閑話 エミリさん、虫歯


「は゛がい゛だい゛ですぅぅぅぅぅぅ!」


 夜分遅く。白竜城の側にある寝殿に与えられた私室で寝ていたら、エミリさんが悲鳴をあげてキャミソール姿で部屋に飛び込んできた!?


 ど、どうなっているんだ!? 夜襲か!? ここに砂糖はないぞ!?


「!? なんですか!? この部屋に菓子はもうありませんよ!?」

「ちがいます! 歯が……歯がい゛たいんでずぅぅぅ……」


 エミリさんは涙目になりながら、俺の方に近寄って助けを求めてくる。


 ……いや俺は歯医者じゃないんだけどなぁ。


 というか夜分の男の寝室に薄いキャミソール姿でやってくるって……絵面がかなりヤバイと思う。


 いやエミリさんと俺は婚約はしてるから、セーフと言えばセーフだけど……。


「……えーっと。どこが痛いんですか?」

「ここが痛いんですぅ゛……」


 エミリさんは口を大きく開く。すると歯の一部が赤色に発光している……痛い箇所を光らせているのだろう。


 ……うん、素人の俺じゃ見てもあんまりよくわからんな!


 まあでも診断するまでもなく、病状の名称など明らかではあるのだが。


「どうせ虫歯でしょうね」

「リーズさんすごいです! 医者の知識もあるんですね!」

「いや誰でもわかると思いますよ……」


 この人の普段の生活を鑑みれば、虫歯以外に何があると言うのだろうか……。


 いつも砂糖を求めて徘徊し、夜の闇に紛れて調理場から菓子をつまみ食いする悲しき甘党。

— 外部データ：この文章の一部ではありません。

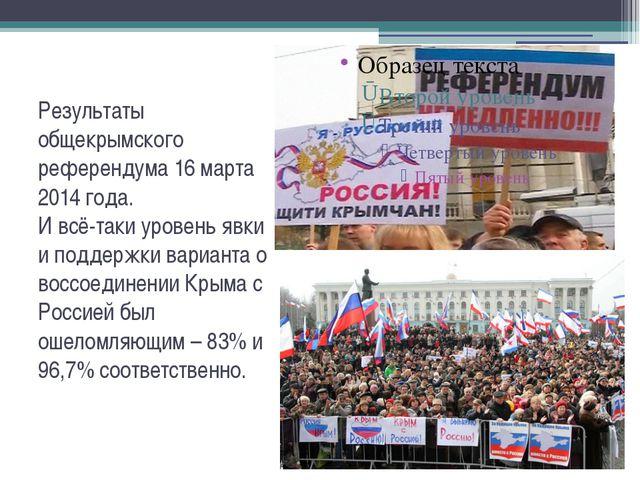 Результаты общекрымского референдума 16 марта 2014 года. И всё-таки уровень я...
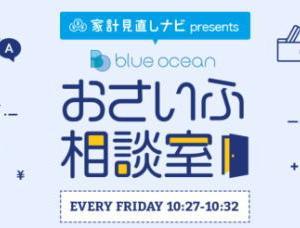 TOKYO FM住吉美紀さん「Blue Ocean」おさいふ相談室に出演いたします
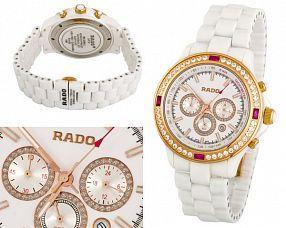 Копия часов Rado  №MX1071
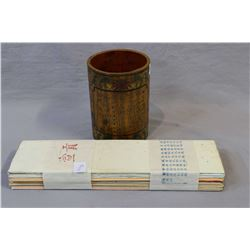 Chinese watercolour rice paper bundle circa 1950 and lacquered wood calligraphy brush pot purportedl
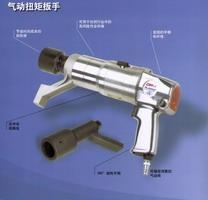 China Pneumatic torque wrench English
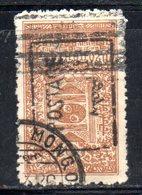 XP4460 - MONGOLIA 1925 , 20  Cent Yvert N. 12a  Usato .  (2380A)  Spst Nera - Mongolia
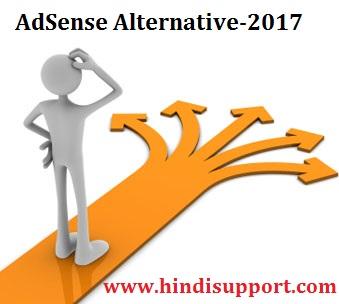 World Top Three Ads Network Adsense Alternative Hindi Support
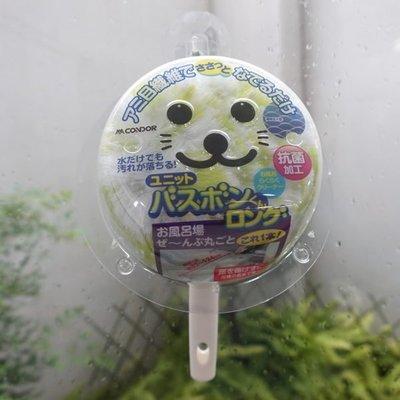 日本山崎小海豹 第二代抗菌版 浴室風呂刷 替換刷頭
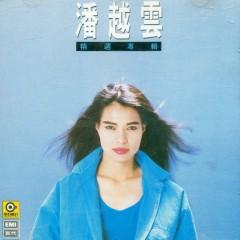 精选专辑/ Album Chọn Lọc - Phan Việt Vân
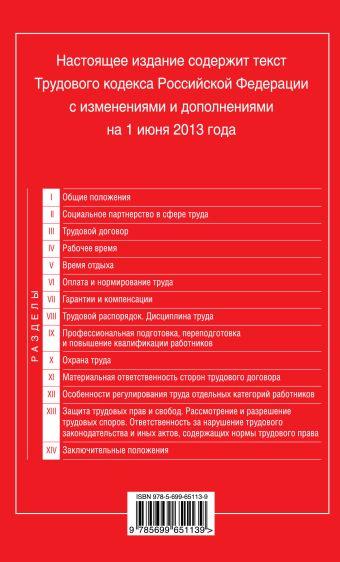 Трудовой кодекс Российской Федерации: текст с изм. и доп. на 1 июня 2013 г.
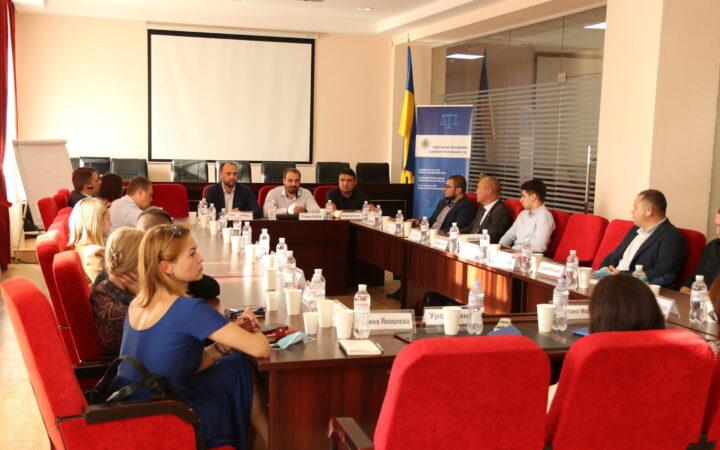 Быть или не быть: в Одессе обсудили работу электронного судопроизводства
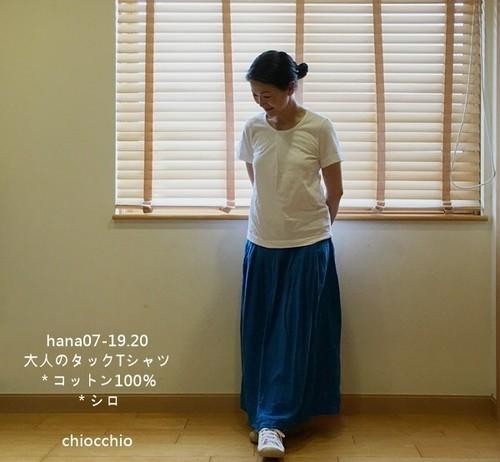 hana07-19.20(シロ)一枚で着たい!大人のTシャツ*コットン100%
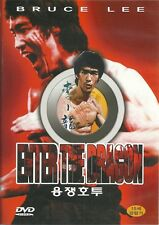 ENTER THE DRAGON  NEW  DVD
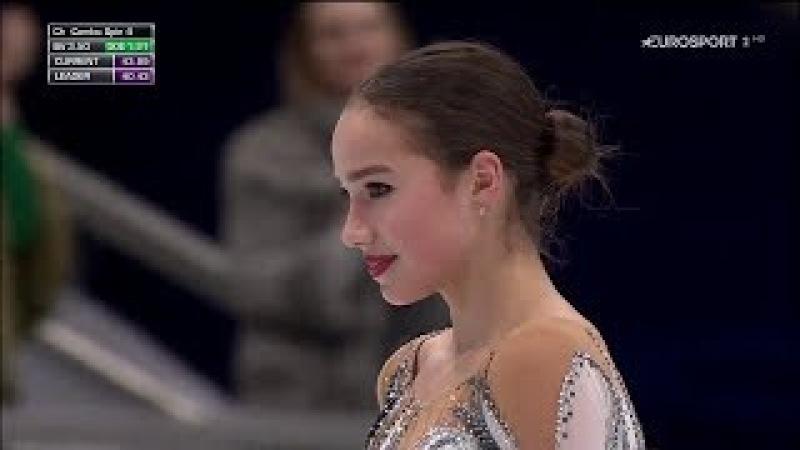Alina Zagitova European Championships 2018 SP B.ESP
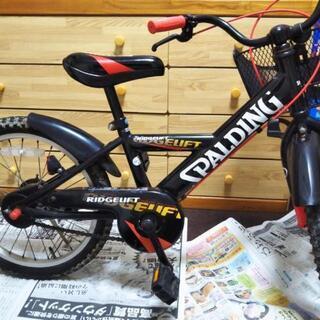 防犯登録付☆スポルディング自転車18インチ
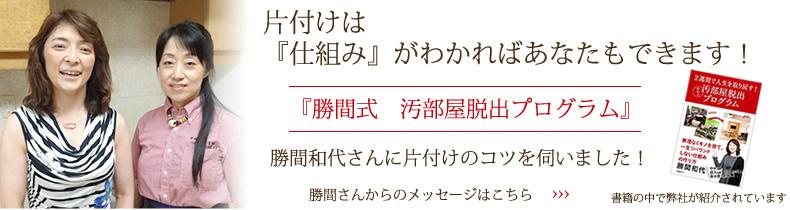 片づけは仕組みがわかればあなたもできる「勝間式汚部屋脱出プログラム」勝間和代さんに片づけのコツを伺いました
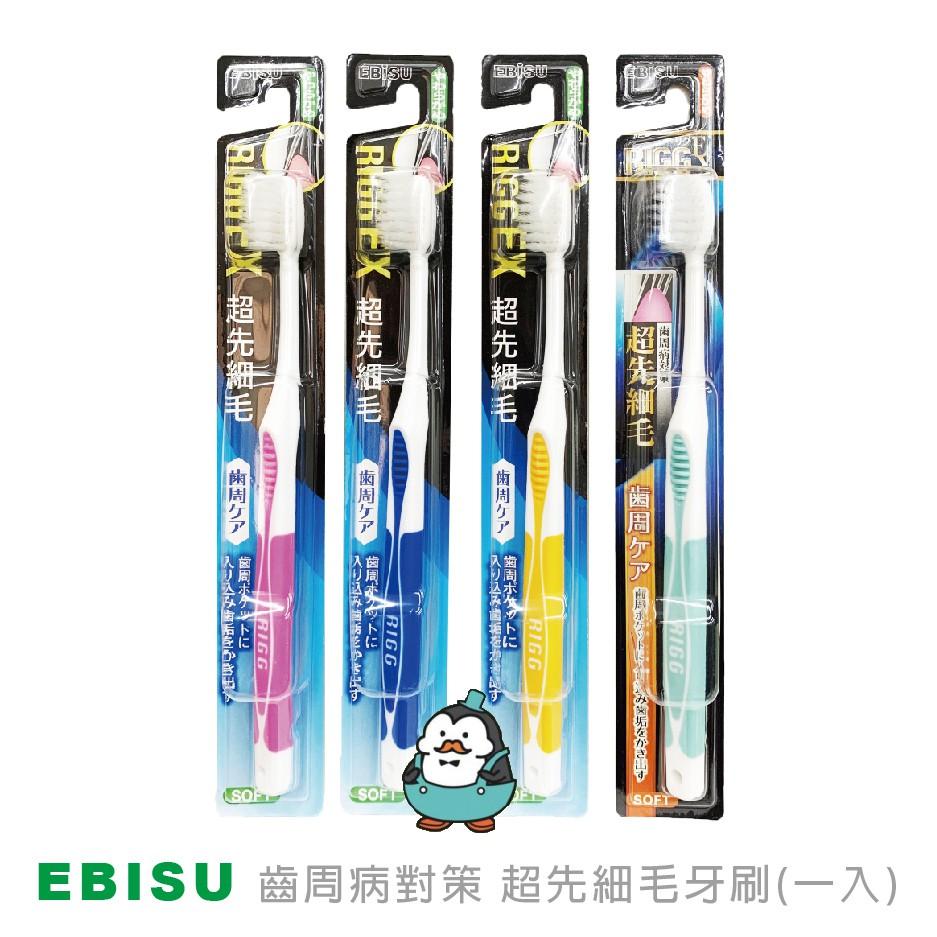 日本EBISU惠百施 齒周病對策 超先細毛牙刷(一入) : 隨機不挑色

 むしろ今まで虫歯になってないことが奇跡ではなかろうか。


「おねがいじまずぅ! なおじてぐださいー!」


 エミリさんは泣きながら俺に抱き着いてきた!?


 ちょっと!? 今の貴女のヒラヒラの布一枚みたいな服装でそれはまずいですって!?


 か、身体すごく柔らかい……あ、胸が当たって……ちょっと待ってこれやばい理性が。


「……エミリ、貴様何をやっている」


 そんな盛り上がった場に冷や水をぶっかけるように、アミルダの冷たい言葉が聞こえて来た。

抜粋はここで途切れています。